_PROBLEM TO SOLVE_
Please rewrite the listing starting with the line with "Between (575,136) and" and going on through the line with "474 centimetres", swapping "distance" for "gap" and leaving everything else unchanged.

_GIVEN RECORDS_
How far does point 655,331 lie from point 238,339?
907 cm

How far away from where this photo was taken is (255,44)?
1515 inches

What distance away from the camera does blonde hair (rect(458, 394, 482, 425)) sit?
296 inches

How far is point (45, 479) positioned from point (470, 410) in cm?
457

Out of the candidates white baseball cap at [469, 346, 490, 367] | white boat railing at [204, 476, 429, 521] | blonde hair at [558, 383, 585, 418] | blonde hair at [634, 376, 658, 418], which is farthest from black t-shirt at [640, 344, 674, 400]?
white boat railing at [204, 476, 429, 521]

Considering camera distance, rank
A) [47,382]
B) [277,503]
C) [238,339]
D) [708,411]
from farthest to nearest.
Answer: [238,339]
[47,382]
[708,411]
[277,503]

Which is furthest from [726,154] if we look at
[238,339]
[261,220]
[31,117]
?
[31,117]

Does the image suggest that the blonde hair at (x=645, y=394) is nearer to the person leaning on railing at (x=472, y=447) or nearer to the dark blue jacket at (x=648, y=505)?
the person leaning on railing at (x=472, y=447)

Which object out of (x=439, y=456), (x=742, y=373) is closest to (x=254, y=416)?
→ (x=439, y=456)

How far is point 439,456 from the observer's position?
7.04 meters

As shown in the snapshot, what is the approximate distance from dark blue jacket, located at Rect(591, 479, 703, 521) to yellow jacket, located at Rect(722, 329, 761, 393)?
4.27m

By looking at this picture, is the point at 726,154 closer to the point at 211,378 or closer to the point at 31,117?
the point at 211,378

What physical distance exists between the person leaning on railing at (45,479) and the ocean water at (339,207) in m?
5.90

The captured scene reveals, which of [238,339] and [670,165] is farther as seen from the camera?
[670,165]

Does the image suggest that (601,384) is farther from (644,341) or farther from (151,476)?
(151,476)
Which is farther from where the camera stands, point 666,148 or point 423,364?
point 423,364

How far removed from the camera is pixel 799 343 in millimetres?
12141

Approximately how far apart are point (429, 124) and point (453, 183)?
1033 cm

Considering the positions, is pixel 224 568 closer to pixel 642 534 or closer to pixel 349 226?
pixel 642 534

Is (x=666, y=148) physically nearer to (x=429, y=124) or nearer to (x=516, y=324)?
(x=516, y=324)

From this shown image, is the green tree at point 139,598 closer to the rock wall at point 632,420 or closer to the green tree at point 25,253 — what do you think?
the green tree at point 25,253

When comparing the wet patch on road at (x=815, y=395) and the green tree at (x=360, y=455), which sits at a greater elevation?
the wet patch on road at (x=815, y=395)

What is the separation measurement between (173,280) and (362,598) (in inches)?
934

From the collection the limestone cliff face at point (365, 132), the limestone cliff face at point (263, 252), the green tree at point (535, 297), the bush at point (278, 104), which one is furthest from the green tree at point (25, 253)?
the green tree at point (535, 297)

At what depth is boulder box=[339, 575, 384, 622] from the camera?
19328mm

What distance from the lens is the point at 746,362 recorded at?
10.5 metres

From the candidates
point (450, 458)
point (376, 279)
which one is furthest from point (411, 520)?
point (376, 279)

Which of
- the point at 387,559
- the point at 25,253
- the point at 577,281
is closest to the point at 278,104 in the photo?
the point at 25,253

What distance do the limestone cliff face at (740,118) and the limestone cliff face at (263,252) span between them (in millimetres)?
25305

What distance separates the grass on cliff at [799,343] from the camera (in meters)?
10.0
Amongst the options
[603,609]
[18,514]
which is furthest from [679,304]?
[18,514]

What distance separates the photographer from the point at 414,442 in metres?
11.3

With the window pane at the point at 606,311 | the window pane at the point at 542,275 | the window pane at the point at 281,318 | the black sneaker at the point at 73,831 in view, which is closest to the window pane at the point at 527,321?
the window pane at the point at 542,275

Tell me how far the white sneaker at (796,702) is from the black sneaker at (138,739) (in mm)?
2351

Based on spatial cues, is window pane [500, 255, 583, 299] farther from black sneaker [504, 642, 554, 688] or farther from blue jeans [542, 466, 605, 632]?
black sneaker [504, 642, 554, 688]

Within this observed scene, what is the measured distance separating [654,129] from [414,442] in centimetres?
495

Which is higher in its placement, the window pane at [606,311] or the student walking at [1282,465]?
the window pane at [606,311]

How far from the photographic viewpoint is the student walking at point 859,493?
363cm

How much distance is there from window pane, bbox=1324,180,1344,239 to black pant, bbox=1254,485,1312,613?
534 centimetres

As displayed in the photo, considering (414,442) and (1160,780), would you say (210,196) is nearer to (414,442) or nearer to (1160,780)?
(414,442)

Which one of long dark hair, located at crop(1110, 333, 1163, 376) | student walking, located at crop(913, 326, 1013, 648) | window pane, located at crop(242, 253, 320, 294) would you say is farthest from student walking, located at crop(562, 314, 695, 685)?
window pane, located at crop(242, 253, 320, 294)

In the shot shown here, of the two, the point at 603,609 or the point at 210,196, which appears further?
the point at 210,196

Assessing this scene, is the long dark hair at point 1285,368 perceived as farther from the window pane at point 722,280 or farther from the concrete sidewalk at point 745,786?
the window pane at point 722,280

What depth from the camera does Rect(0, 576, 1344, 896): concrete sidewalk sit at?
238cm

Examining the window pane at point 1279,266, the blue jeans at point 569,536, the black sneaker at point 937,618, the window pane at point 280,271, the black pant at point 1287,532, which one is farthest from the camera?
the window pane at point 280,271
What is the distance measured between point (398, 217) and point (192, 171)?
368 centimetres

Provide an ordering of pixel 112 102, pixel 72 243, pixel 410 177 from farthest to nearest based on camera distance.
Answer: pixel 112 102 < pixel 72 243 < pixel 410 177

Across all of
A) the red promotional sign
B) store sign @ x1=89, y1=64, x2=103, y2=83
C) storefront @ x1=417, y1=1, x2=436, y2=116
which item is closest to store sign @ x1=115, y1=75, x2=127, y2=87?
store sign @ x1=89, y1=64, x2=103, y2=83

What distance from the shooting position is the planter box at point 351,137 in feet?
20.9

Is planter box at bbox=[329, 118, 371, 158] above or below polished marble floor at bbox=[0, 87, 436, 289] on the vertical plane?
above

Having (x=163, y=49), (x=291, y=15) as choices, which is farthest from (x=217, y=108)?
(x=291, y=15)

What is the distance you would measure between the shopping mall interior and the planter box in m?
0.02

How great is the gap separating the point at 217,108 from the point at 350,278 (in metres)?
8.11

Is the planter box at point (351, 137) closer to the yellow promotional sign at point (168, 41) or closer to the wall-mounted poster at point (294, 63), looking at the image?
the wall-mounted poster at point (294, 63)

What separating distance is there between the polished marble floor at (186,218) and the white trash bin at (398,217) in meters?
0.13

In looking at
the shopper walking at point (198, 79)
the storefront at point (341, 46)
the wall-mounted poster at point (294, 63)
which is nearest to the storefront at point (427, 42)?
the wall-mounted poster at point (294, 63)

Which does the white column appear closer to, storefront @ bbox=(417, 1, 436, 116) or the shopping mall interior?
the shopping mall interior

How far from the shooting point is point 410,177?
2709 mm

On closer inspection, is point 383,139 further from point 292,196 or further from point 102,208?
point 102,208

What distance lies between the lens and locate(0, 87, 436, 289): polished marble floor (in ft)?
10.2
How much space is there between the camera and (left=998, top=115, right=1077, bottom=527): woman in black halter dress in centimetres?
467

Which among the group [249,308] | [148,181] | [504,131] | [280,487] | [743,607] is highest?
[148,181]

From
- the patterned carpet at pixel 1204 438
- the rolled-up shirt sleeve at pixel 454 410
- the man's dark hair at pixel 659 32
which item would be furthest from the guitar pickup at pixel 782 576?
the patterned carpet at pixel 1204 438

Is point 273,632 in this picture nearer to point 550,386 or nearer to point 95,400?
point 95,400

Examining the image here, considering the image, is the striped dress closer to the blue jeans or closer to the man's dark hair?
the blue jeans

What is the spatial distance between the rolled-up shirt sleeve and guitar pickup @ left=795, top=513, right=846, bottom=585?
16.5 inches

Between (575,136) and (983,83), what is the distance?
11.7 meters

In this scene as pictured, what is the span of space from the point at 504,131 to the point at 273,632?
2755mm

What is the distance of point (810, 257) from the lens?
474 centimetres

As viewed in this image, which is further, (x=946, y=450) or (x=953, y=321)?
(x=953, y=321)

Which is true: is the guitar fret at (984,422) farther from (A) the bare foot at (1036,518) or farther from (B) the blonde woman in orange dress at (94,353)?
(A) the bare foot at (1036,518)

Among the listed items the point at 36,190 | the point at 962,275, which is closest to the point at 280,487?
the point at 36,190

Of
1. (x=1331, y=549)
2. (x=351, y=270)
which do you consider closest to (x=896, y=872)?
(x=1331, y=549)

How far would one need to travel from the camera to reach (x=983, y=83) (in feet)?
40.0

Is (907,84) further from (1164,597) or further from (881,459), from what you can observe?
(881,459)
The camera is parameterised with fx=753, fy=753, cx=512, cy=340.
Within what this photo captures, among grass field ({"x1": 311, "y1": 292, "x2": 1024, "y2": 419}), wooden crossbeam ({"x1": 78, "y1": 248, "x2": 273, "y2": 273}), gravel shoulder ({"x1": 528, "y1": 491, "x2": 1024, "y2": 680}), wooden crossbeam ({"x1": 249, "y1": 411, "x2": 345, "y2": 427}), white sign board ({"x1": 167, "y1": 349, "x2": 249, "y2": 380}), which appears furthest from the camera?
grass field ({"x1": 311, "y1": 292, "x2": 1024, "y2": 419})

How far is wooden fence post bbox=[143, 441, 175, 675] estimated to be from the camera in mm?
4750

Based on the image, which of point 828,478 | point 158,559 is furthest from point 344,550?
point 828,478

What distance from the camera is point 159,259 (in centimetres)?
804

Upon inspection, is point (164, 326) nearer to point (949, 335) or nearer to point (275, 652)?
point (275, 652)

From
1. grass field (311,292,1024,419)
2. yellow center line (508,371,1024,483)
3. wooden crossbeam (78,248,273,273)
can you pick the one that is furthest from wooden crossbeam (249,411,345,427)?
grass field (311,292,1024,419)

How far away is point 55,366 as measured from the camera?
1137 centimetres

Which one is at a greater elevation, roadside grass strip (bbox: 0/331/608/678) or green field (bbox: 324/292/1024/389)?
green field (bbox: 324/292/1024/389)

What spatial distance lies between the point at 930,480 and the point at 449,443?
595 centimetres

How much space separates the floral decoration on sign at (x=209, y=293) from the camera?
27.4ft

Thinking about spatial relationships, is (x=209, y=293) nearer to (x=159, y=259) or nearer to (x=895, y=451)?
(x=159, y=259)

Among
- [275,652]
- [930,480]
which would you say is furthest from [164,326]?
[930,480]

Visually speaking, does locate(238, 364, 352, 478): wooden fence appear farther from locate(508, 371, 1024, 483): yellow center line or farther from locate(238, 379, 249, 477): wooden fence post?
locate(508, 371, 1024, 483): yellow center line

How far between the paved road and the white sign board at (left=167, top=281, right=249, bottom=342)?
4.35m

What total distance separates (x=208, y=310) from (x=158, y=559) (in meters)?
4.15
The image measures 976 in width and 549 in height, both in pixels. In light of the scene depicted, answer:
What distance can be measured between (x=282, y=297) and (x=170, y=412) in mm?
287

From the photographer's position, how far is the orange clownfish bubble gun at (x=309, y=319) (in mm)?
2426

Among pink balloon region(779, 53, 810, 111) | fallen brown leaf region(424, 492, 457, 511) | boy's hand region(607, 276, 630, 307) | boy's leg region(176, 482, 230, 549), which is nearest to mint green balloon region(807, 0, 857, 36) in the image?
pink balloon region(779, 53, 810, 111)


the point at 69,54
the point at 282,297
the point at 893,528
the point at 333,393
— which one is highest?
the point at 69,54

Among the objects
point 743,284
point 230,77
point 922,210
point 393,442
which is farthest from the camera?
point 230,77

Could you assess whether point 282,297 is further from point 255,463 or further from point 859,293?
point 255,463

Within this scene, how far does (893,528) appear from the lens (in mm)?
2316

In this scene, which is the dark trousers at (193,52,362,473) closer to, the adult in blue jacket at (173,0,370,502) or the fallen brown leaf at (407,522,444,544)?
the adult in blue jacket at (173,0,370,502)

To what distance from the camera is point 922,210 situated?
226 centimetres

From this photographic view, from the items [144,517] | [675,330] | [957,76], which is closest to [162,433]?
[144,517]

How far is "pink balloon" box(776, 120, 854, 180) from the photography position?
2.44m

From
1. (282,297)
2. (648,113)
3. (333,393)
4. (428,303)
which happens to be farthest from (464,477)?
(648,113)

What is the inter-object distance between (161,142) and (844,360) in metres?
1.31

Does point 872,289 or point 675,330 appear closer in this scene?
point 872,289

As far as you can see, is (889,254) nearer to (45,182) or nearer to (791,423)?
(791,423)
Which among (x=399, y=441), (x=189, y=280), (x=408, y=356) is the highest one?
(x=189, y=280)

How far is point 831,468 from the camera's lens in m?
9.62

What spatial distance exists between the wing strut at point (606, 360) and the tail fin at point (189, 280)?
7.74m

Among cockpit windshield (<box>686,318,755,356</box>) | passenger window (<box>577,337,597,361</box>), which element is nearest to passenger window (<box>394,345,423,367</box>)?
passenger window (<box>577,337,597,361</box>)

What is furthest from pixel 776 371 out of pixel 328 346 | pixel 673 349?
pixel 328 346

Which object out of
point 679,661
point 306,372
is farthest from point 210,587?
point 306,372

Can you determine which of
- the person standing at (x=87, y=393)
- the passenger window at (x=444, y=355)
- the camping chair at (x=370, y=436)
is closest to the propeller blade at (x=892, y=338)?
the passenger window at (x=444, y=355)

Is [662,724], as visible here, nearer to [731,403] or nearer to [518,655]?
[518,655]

_RESPONSE TO THE EXERCISE_
Between (575,136) and (983,83), what is the gap?
11.7 meters

In this scene as pictured, what is the span of space from the point at 504,131 to the point at 273,632?
2755mm

What is the gap of point (810, 257) from the lens?
474 centimetres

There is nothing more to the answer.